Prep Time20 mins
Cook Time30 mins
Total Time50 mins
Servings: 10 servings
- 1 1/2 cups udad dal with skin on . Cook the dal until really tender you can use the whole or halved lentil, pressure cooker works best for this, but you can also presoak overnight, then cook on the stovetop in a hardy pan, covered with at least an inch of water, for an hour or until the dal gets really soft
- 1 tsp vegetable oil
- 2 tbsp coriander powder
- 2 tsp garam masala
- 2 tsp cumin powder
- 1 tsp cumin seeds
- 1 tsp cayenne pepper
- 1/2 tsp turmeric
- I-inch knob of ginger, finely grated
- 1 tbsp garlic paste
- 11/2 cups tomato puree
- 1/4 cup kasoori methi or dry fenugreek leaves, sold at Indian stores
- Salt to taste
- 1 tbsp vegan butter
- 1/2 cup chopped coriander (use spring onions for a fun variation-- I did. Use the green and white parts of one bunch)

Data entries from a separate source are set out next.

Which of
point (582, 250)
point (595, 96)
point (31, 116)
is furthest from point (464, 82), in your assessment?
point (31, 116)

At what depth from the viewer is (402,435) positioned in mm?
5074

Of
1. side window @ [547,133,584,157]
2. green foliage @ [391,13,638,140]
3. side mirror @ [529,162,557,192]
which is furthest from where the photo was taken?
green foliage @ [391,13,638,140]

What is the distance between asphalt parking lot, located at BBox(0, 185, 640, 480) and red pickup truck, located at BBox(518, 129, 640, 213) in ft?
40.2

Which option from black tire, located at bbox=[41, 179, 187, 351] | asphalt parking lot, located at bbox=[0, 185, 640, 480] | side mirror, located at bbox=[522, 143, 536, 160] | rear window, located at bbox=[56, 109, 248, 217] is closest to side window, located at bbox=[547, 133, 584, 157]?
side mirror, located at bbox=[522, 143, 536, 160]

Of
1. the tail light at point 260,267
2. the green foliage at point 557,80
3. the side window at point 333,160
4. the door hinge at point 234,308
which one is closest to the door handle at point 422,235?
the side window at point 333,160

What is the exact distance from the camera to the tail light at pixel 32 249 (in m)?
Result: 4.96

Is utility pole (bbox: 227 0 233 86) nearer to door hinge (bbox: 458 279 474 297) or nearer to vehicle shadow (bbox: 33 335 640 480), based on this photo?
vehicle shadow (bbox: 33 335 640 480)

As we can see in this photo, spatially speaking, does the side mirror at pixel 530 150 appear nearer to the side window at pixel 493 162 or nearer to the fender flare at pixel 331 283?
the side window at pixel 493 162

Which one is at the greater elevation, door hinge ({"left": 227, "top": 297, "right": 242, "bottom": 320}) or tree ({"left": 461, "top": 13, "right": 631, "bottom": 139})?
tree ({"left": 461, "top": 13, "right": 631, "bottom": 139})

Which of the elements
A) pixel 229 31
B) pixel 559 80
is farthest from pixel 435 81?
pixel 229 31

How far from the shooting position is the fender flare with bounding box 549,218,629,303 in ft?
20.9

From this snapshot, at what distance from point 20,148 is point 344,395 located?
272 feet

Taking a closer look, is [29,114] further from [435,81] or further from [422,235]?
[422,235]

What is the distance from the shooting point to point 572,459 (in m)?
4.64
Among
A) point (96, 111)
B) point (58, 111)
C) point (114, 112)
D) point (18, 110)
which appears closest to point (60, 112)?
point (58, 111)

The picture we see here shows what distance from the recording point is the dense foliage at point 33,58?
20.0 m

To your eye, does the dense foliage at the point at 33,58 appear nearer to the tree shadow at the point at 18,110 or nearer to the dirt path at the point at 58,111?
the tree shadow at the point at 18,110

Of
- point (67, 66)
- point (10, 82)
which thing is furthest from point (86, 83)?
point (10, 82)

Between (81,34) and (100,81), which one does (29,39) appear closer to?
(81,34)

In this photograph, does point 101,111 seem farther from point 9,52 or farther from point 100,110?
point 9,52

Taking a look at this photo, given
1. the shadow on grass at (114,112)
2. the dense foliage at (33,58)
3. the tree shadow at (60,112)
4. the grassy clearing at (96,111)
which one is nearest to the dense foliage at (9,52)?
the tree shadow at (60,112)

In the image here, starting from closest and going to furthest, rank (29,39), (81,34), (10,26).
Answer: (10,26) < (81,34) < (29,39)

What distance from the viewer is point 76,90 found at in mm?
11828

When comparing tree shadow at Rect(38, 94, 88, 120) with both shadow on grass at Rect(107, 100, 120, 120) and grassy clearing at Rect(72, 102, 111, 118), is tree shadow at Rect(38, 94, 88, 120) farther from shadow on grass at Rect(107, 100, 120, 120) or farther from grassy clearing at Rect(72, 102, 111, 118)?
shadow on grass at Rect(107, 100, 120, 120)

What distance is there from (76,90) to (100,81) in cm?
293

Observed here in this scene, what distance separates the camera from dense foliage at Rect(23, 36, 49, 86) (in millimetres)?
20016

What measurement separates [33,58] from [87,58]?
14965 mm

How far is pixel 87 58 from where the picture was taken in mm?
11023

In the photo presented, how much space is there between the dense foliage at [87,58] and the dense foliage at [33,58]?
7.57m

Heat the oil. Add the cumin seeds. When they darken slightly, add the ginger and garlic and saute for a few seconds, then add the coriander and cumin powders, tomato puree, kasoori methi, cayenne and turmeric.
Stir and cook until the tomato puree darkens and most of the moisture has evaporated.
Add the cooked dal and stir well to mix. If the dal is too thick, add water to make it more fluid-- you want it to be runny but still fairly thick.
Bring the dal to a boil, lower the heat, and let it simmer for another 10 minutes.
Add the garam masala, stir in, and then add the vegan butter and salt to taste.
Sprinkle on the coriander or spring onions, turn off the heat, and serve hot with some rice or naan.